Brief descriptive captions
◆ ◆ ◆
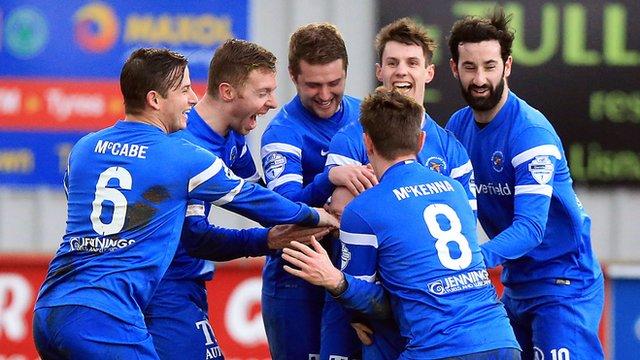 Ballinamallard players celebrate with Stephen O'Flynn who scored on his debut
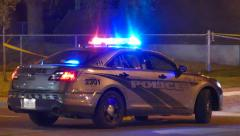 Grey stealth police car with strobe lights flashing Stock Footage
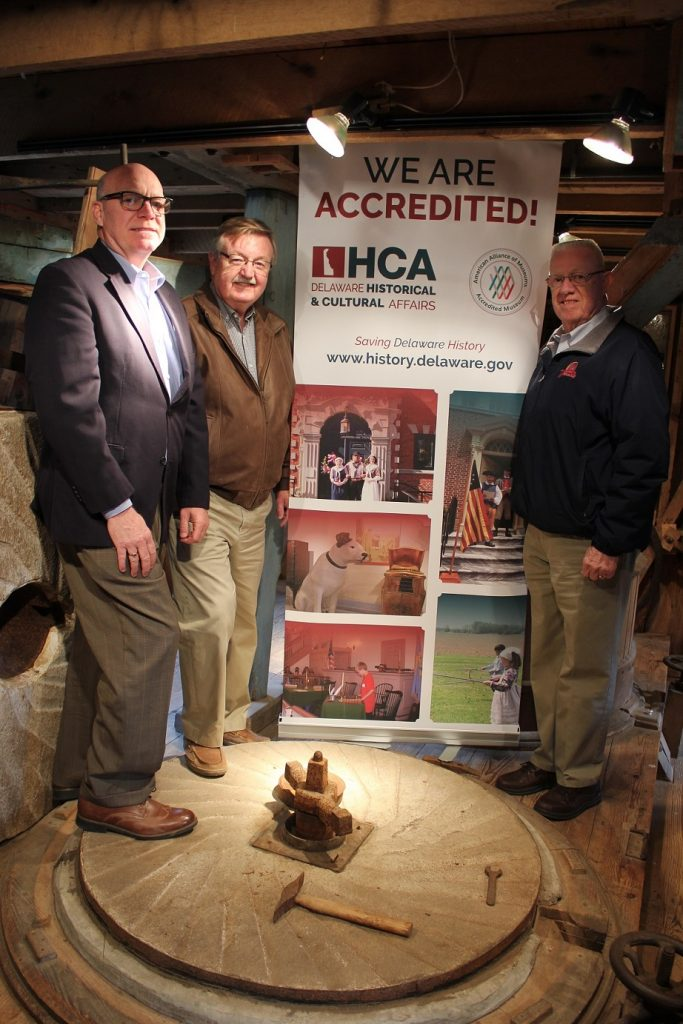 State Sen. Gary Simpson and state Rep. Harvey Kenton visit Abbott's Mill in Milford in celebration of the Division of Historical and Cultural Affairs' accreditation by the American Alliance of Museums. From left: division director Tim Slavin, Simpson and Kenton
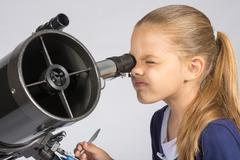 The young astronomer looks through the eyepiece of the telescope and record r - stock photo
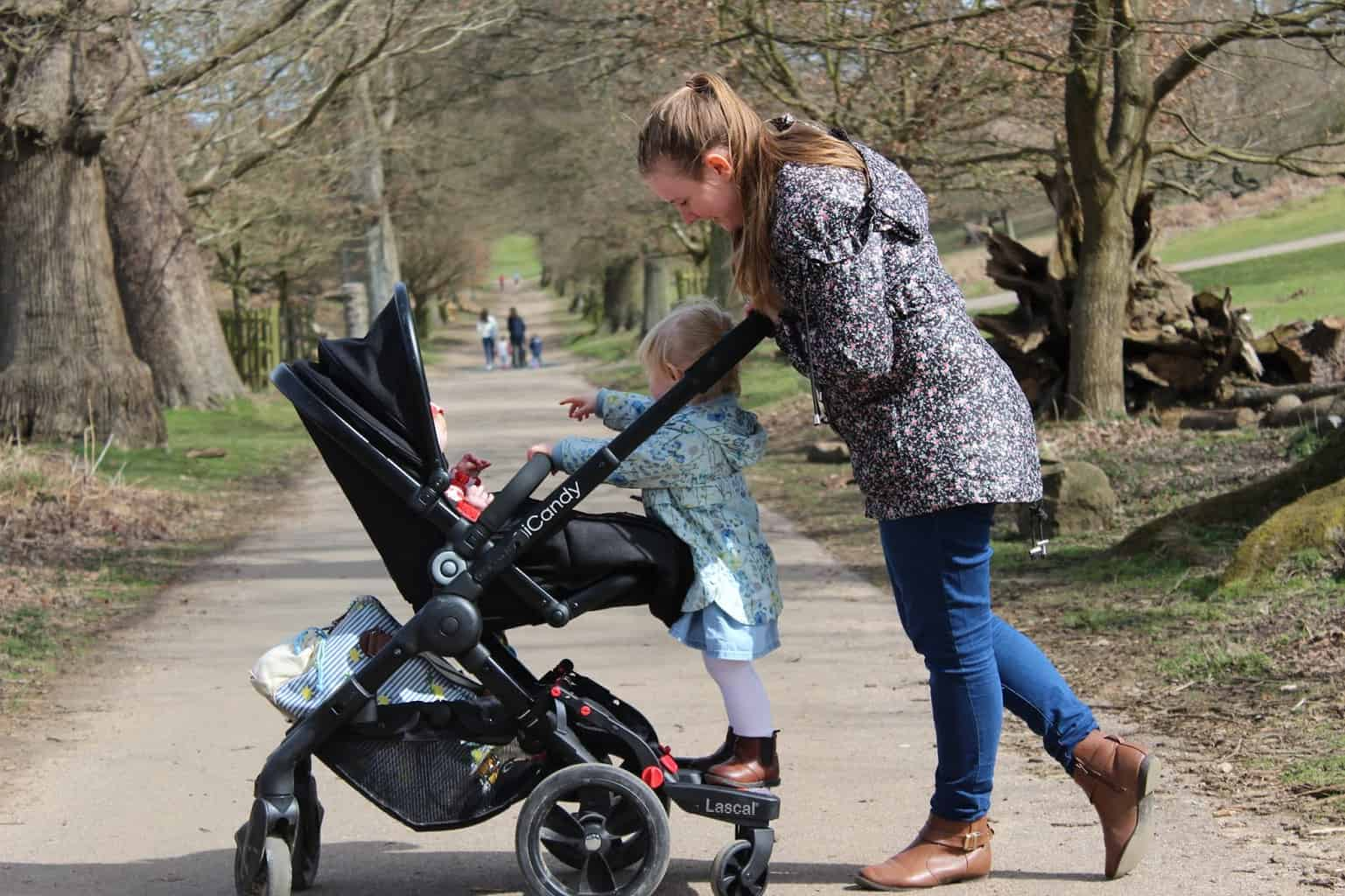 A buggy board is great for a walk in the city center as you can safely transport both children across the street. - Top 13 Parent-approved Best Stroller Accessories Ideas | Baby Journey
◆ ◆ ◆
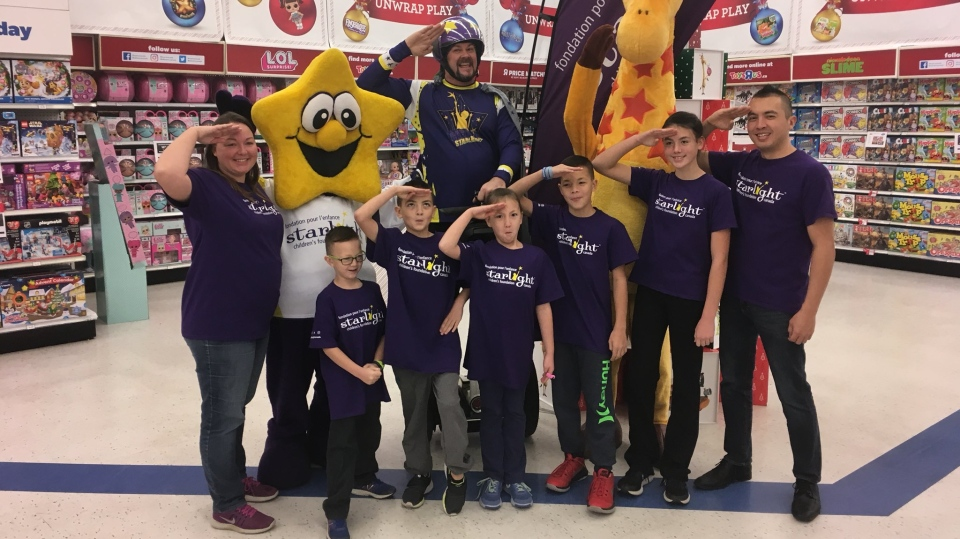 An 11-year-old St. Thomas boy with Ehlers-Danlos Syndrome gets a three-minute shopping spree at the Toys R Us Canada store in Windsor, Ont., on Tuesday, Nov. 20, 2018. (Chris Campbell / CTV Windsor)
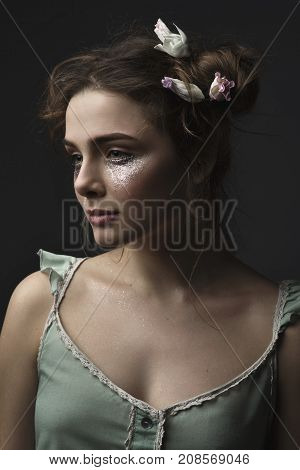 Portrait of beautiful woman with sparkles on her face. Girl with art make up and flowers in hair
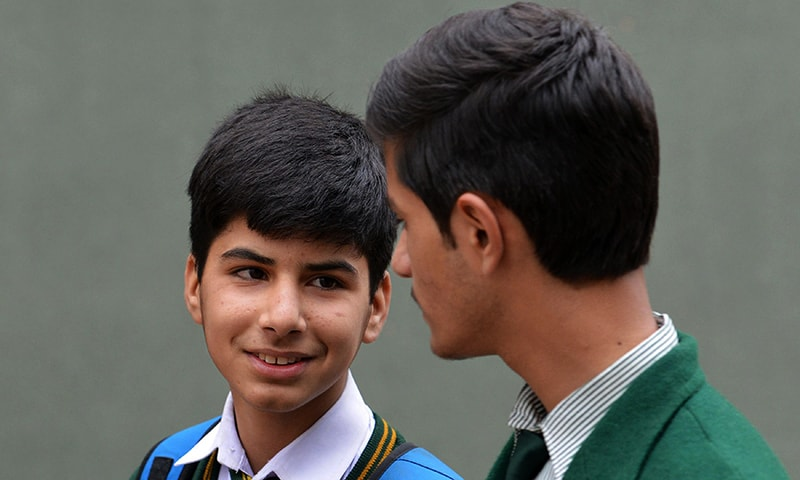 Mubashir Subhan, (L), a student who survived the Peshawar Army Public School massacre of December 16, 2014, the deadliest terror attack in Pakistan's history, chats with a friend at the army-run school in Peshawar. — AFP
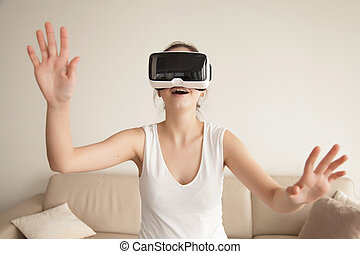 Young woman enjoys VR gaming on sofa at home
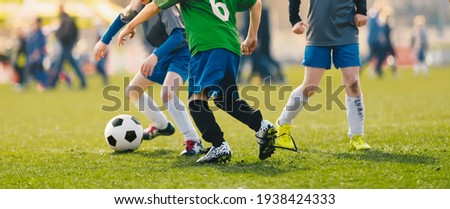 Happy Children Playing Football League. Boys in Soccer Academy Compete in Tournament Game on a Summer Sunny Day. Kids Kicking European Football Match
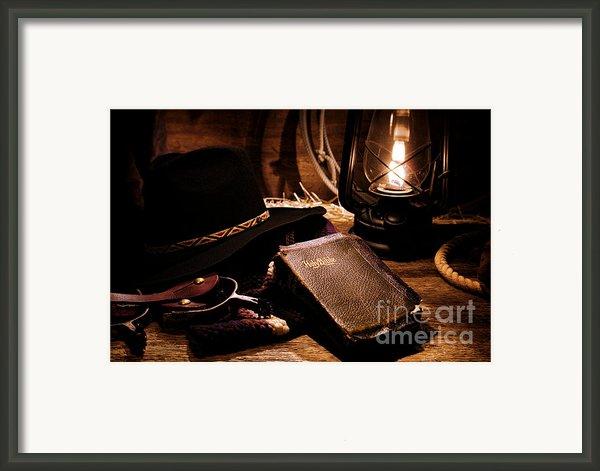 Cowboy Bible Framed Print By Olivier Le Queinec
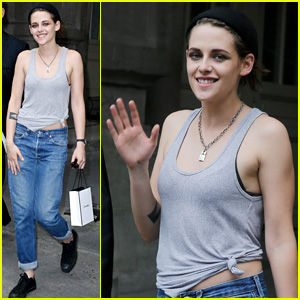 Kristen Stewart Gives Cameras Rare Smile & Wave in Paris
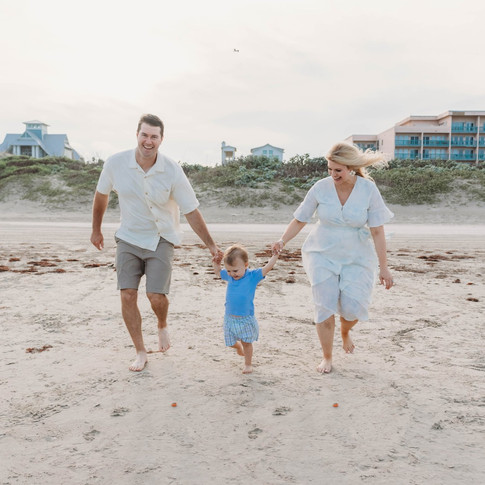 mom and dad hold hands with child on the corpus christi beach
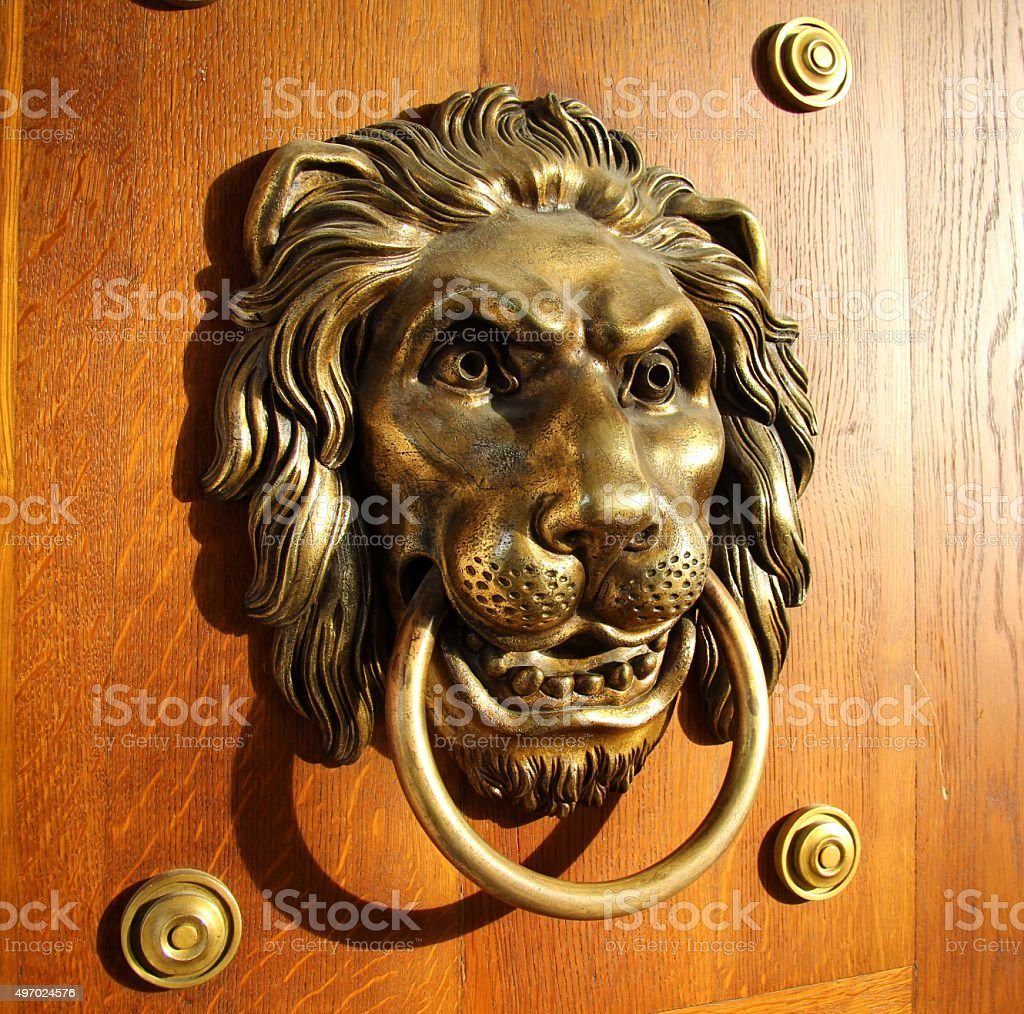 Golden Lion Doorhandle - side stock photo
◆ ◆ ◆
▶ _EXERCISE OBJECTIVE_
Using the records above, return word for word the lines that begin at the one containing "Ballinamallard players celebrate" and end at the one containing "A buggy board", both of them included and no pictures.

▶ _ANSWER TO THE EXERCISE_
 Ballinamallard players celebrate with Stephen O'Flynn who scored on his debut
 Grey stealth police car with strobe lights flashing Stock Footage
 State Sen. Gary Simpson and state Rep. Harvey Kenton visit Abbott's Mill in Milford in celebration of the Division of Historical and Cultural Affairs' accreditation by the American Alliance of Museums. From left: division director Tim Slavin, Simpson and Kenton
 The young astronomer looks through the eyepiece of the telescope and record r - stock photo
 A buggy board is great for a walk in the city center as you can safely transport both children across the street. - Top 13 Parent-approved Best Stroller Accessories Ideas | Baby Journey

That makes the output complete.